What is 10-Q SEC Form
- Posted on January 28, 2020
- Financial Terms
- By Glory
The10-Q Sec Form is a detailed report on the performance of a company required by all publicly owned companies to be submitted quarterly to the Securities and Exchange Commission(SEC). Unlike its other counterpart 10-k, 10-Q Sec is unaudited.
The main information contained in the 10-Q Sec is the financial position of the company, management discussions, and analysis, internal controls and disclosure among others.
Points To Note About 10-Q Sec
10-Q is a well-detailed report on the financial performance and overall performance of a company expected of every public company to be submitted quarterly to the Securities and Exchange Commission (SEC).
The form helps keep investors up to date with the ongoing financial condition of the company.
10-Q is processed upon completion of each quarter, hence the number of 10-Qs expected in a year is three. There is no 10-Q report in the final quarter of the year because this is when the 10-K is filled. 10-Q is usually filed unaudited but 10-K is more comprehensive and audited.
To check out a company's 10-Q, one can easily locate this at the SEC's EDGAR database.
Information In The 10-Q Sec Form
There are two major parts in the 10-Q form. The first includes relevant financial information from the previous quarter to the present. Also in the first part, management and financial analysis on entities are explained. It also contains information on the present market risk and internal control measures are given.
The second part of the 10-Q contains other relevant information ranging from unregistered sales of equity securities, legal proceedings, how proceeds from the sales of unregistered sales of equity are used and default upon senior securities. Other information such as the exhibit is also explained in this section.
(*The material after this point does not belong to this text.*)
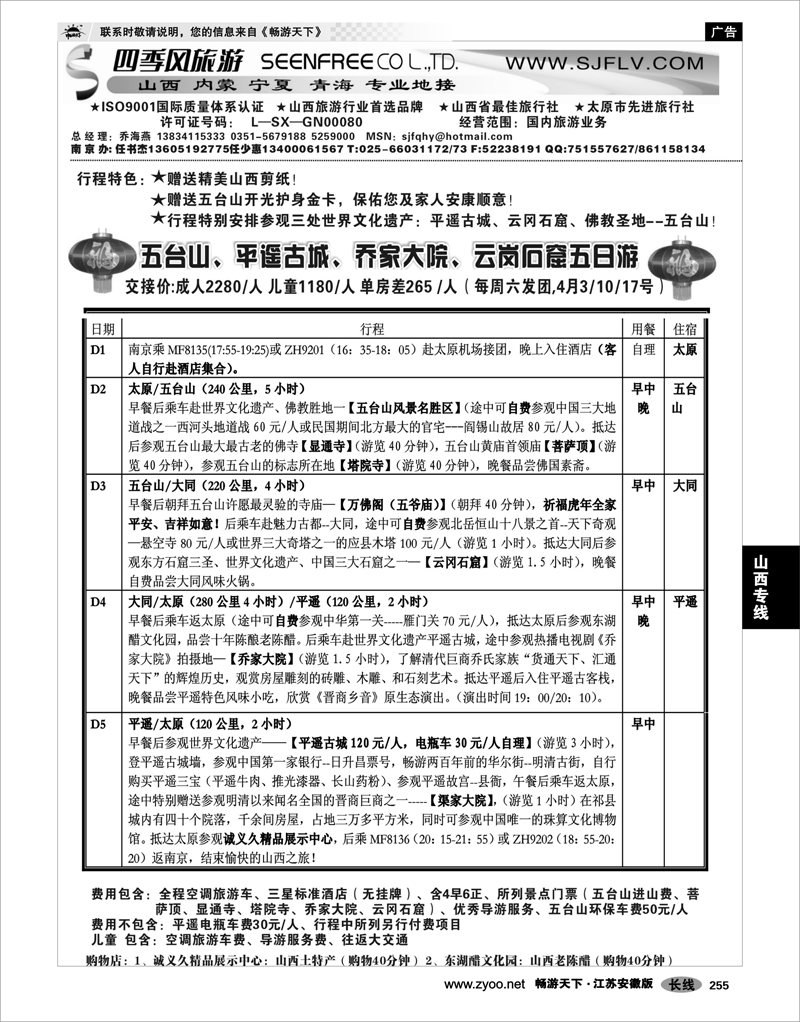 255 山西专线 山西四季风旅行社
Advantages of 10-Q Sec Form
The major advantage of 10-Q Sec Form is to keep investors abreast of the financial system of the company. The 10-Q help investors to know the changes going on in the company.
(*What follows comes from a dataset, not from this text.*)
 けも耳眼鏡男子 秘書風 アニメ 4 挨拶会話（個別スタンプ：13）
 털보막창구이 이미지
Also, 10-Q examined the key areas that are of interest to investors. This area includes share buybacks, working capital and/or accounts receivables, company inventory and so on.
What Happens When A Company Fails To Meet The Deadline?
When a company fails to meet up with the deadline of filing, the company simply filed with the use of a non-timely form (NT 10-Q). In this form, the company would explain the reasons why it could not meet up with the deadline. Based on how valid the reasons are, the company would be given an extra five days.
Among the reasons companies usually fail to meet up with deadlines are mergers and acquisitions (M&A), ongoing reviews by corporate auditors, corporate litigations and so on.
If after the extended deadline, the company could still not meet up with the submission, the company would face consequences ranging from loss of the SEC registration, legal ramifications, exemption from exchanges and so on.